Metabolic memory underlying minimal residual disease in breast cancer

Principal component analysis of extracellular metabolic profiles of isolated healthy (n = 3; blue) and regressed (n = 3; green) mammary glands after cultivation in cell growth medium for 8 h (Materials and Methods). The metabolomic analysis was targeted to central carbon metabolites. Centroids represent the mean, and concentration ellipses represent one standard deviation (level = 0.68) of an estimated t‐distribution based on the first two principal components.

Selective secreted metabolites with significant change linked to urea cycle components from healthy (n = 3; blue) and regressed (n = 3; green) mammary glands. Values represent metabolite abundance levels as quantified by the area under the curve (AUC) of the marker fragment ions/transitions for each metabolite. Values are plotted on the log₂ scale. Statistics were calculated using the limma package (Ritchie et al, 2015) in R with the significance threshold corresponding to a Benjamini–Hochberg‐adjusted P‐value ≤ 0.05 (residual compared to normal).
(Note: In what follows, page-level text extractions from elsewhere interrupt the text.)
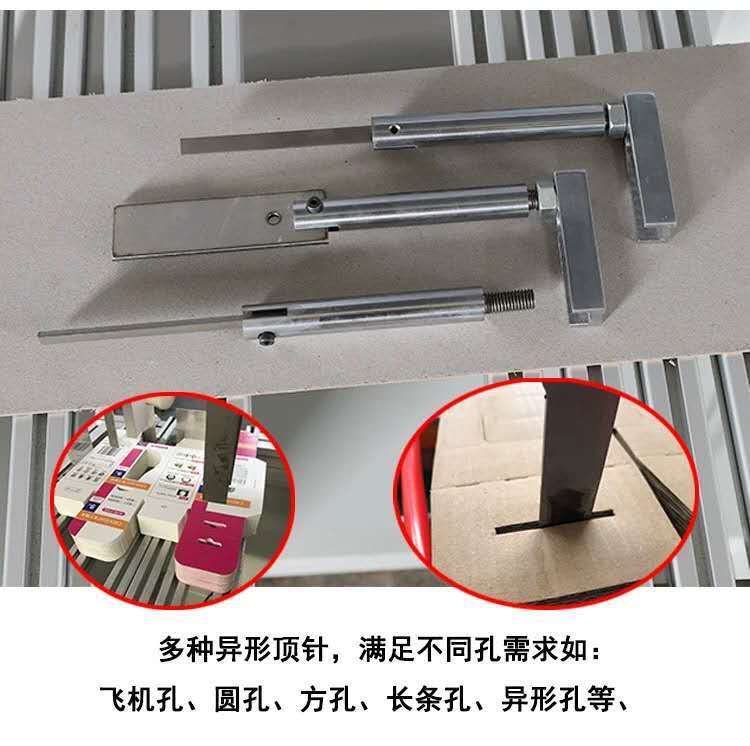 多种异形顶针，满足不同孔需求如：
飞机孔、圆孔、方孔、长条孔、异形孔等、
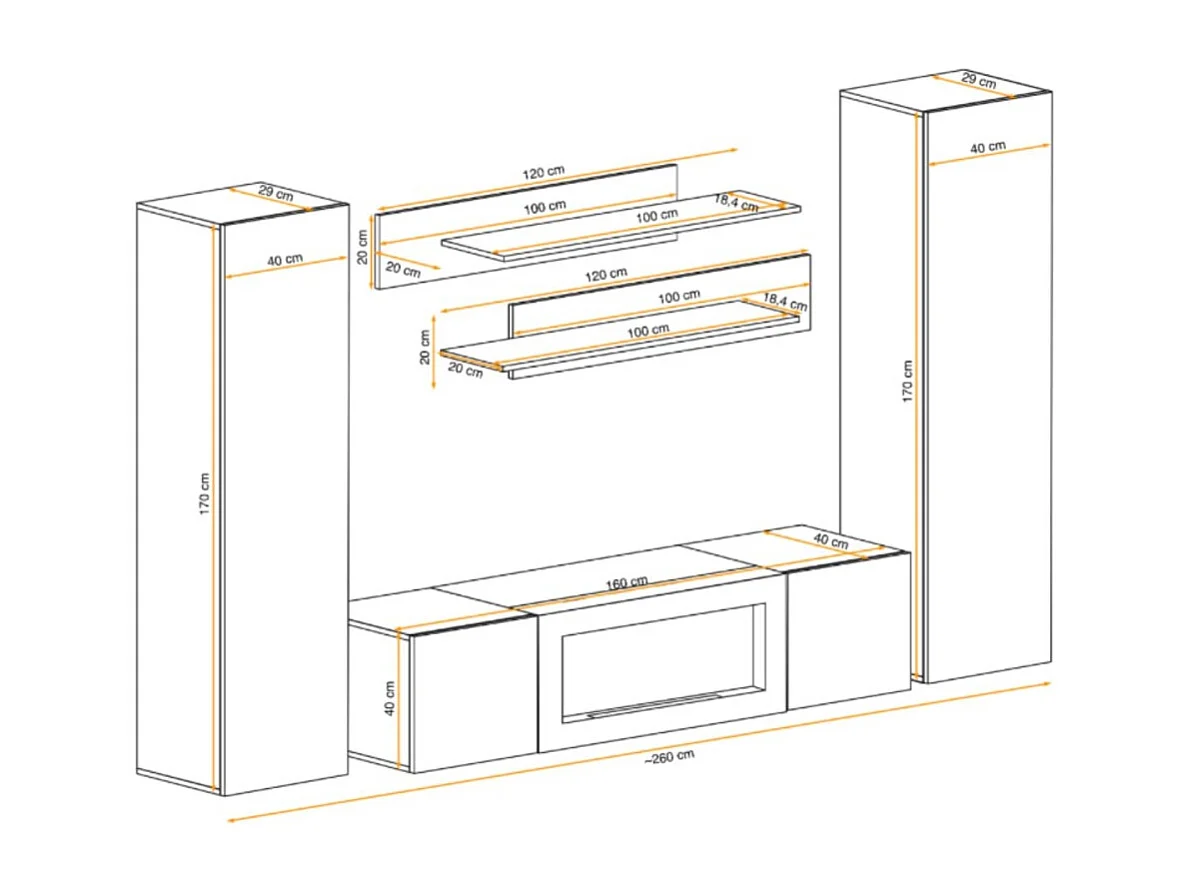 29 cm
40 cm
170 cm
120 cm
100 cm
100 cm
18,4 cm
20 cm
20 cm
120 cm
100 cm
18,4 cm
100 cm
20 cm
20 cm
29 cm
40 cm
170 cm
40 cm
160 cm
40 cm
~260 cm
Left, Quantification of cells expressing ARG1 (top), an enzyme converting arginine to urea and ornithine, and intensity of ARG1 (bottom) in normal cells from healthy (n = 5, 2,921 cells analyzed; blue) and residual cells from regressed (n = 5, 2,241 cells analyzed; green) mammary gland tissue sections. Statistical differences were calculated with the Mann–Whitney U‐test (Wilcoxon rank‐sum test). Right, Representative images of immunofluorescence staining in normal (top) and residual (bottom) duct stained for ARG1 (green), CDH1 (red), and DAPI (blue). Scale bar: 20 μm.
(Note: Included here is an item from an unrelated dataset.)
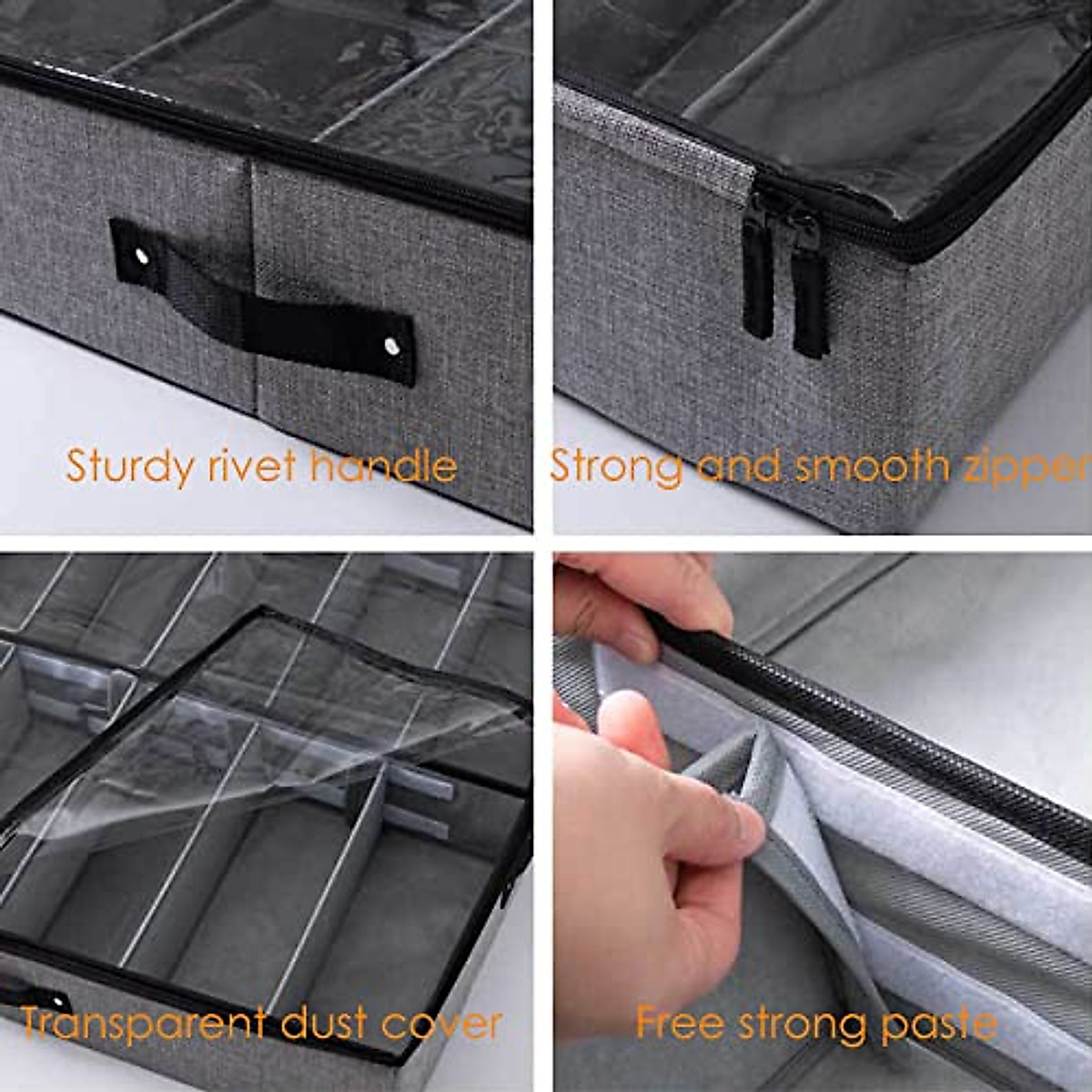 Sturdy rivet handle

Strong and smooth zipper

Transparent dust cover

Free strong paste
Nitric oxide synthase (NOS) activity, an enzyme involved in arginine metabolism, in healthy (n = 3; blue) and in residual (n = 3; green) mouse mammary glands. The difference is statistically significant by unpaired two‐sample t‐test.
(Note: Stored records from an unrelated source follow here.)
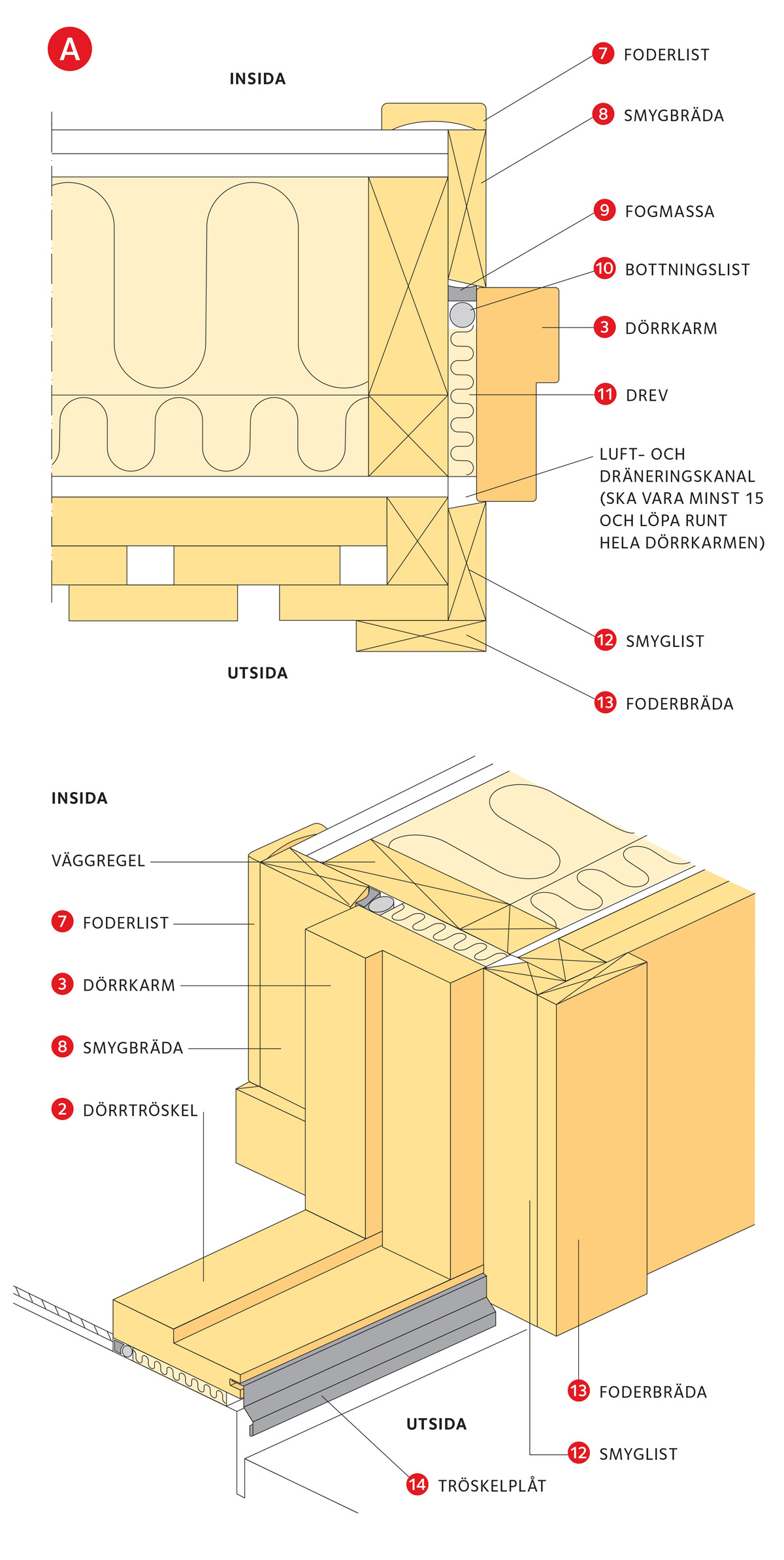 A

INSIDA

7 FODERLIST

8 SMYGBRÄDA

9 FOGMASSA

10 BOTTNINGSLIST

3 DÖRRKARM

11 DREV

LUFT- OCH DRÄNERINGSKANAL (SKA VARA MINST 15 OCH LÖPA RUNT HELA DÖRRKARMEN)

12 SMYGLIST

13 FODERBRÄDA

UTSIDA

INSIDA

VÄGGREGEL

7 FODERLIST

3 DÖRRKARM

8 SMYGBRÄDA

2 DÖRRTRÖSKEL

13 FODERBRÄDA

UTSIDA

12 SMYGLIST

14 TRÖSKELPLÅT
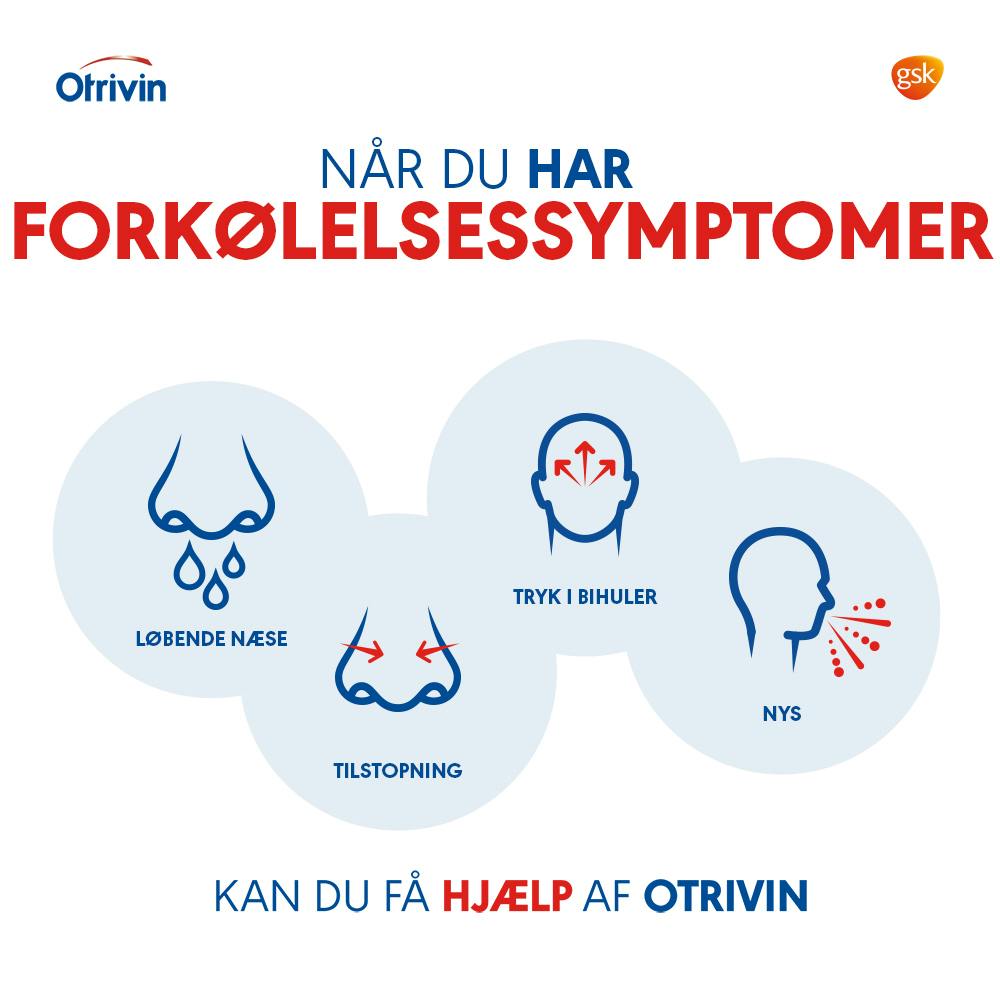 Otrivin

gsk

NÅR DU HAR
FORKØLELSESSYMPTOMER

LØBENDE NÆSE

TILSTOPNING

TRYK I BIHULER

NYS

KAN DU FÅ HJÆLP AF OTRIVIN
Fractional labeling of lactate after cultivation of isolated regressed (n = 3; green) and healthy (n = 3; blue) mouse mammary glands in cell growth medium supplemented with [U‐¹³C] glucose for 8 h (Materials and Methods). The three‐carbon labeled (¹³C) isotopologue (M + 3) of lactate is depicted and shows enrichment in the residual cells of the regressed mammary glands. The difference is statistically significant by unpaired two‐sample t‐test.

Joint clustering of sample‐wise normalized pathway enrichment test statistics (unpaired one‐side two‐sample t‐test) of mouse model (RNA‐seq; normal, n = 8; residual n = 4) and patient (microarray; healthy, n = 10, regressed n = 20). Clustering is based on all genes of human KEGG pathways (or their mouse orthologs) that involve HER2 and are known to be de‐regulated in cancer (Materials and Methods). Hierarchical clustering with the complete linkage method and the Euclidean distance as a distance metric was used for clustering. For the patient comparison, two independent datasets, one from healthy breast tissue (GSE65194) (Maire et al, 2013; Maubant, Tesson et al, 2015) and one from patient tissues after neo‐adjuvant treatment (GSE32072) (Gonzalez‐Angulo et al, 2012), were merged.

Metabolic reactions of glycolysis and the urea cycle; differentially expressed (treated patients vs healthy tissue; Benjamini–Hochberg‐adjusted P < 0.1) enzymes are highlighted in red. An empirical Bayes moderated t‐statistic was computed from a gene‐wise linear model fit with generalized least squares (Ritchie et al, 2015), comparing treated patients (n = 4 samples), which cluster closely with the mouse samples (encircled in f), with healthy breast tissue (n = 10 samples). Differential expression data from mouse in vitro transcriptome data of residual vs normal samples (RNA‐seq; normal, n = 8; residual, n = 4) are shown (two‐sided Wald test (Love et al, 2014), Bonferroni‐adjusted P < 0.1).

Figure 3. Glycolysis and urea cycle components are the main altered metabolic pathways in residual cells in mice and in human datasets.